German Chancellor Gerhard Schroeder has hailed his Turkish counterpart as a "great reformer", while promising support for the country's EU bid.
Erdogan said his government would carry through reform
Mr Schroeder and Recep Tayyip Erdogan, who is visiting Berlin, said they were confident Turkey would get the go-ahead this week to open EU membership talks.
The European Commission is meeting on Wednesday to discuss the bid.
Turkey has passed sweeping reforms but has not yet met all the criteria for membership.
Documents obtained by the BBC last week suggest that negotiations on Turkey's accession would take at least a decade, and the cost of membership would be as much as that of the 10 mostly former communist countries which joined this year.

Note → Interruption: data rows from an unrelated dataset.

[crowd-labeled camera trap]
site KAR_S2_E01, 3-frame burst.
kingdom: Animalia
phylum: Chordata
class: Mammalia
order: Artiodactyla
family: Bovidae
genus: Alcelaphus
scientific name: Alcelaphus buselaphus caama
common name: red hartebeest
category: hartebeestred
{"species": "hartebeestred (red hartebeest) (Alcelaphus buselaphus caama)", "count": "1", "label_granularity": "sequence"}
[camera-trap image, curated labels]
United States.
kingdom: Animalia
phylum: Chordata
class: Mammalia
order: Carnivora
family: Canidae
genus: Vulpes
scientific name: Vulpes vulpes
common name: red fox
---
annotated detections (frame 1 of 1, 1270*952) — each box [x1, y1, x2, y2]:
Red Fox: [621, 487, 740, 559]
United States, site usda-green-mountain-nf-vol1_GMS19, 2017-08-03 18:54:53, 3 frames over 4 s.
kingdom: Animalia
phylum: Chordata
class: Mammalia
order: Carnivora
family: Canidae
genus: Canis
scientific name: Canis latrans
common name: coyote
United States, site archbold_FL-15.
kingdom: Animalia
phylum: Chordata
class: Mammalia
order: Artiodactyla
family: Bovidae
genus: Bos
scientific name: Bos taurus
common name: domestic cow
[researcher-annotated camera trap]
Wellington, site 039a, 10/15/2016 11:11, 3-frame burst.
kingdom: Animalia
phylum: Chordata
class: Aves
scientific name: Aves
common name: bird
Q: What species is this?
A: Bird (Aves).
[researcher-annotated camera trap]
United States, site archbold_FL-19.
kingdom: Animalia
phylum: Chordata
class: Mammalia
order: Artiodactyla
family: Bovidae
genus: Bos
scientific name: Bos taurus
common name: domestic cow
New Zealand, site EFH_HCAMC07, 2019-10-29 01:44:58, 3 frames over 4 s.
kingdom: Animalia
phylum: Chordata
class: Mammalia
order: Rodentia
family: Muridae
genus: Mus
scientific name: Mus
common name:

Mr Schroeder presented Mr Erdogan with the private Quadriga award for his handling of reforms in Turkey.
The chancellor said the reforms could not be dismissed as merely a sop to Europe, citing Mr Erdogan's jail experience for reciting religious poetry.
"It is a consequence of his political convictions and also of his painful personal experiences with repression and persecution," he said.
He added that if the European Commission recommended opening accession talks Germany would throw its weight behind the bid.
Mr Erdogan said his government was determined to carry the reforms through to the end, adding that he would settle only for full membership negotiations and not the "privileged partnership" suggested by Germany's opposition.
"Anyone who calls into question whether Turkey can be a full member is not respecting the procedures," he told German TV. "We have done our homework. Now it's for those who set this homework to do what is necessary."
He said Turkish membership would mean a "reconciliation of civilisations".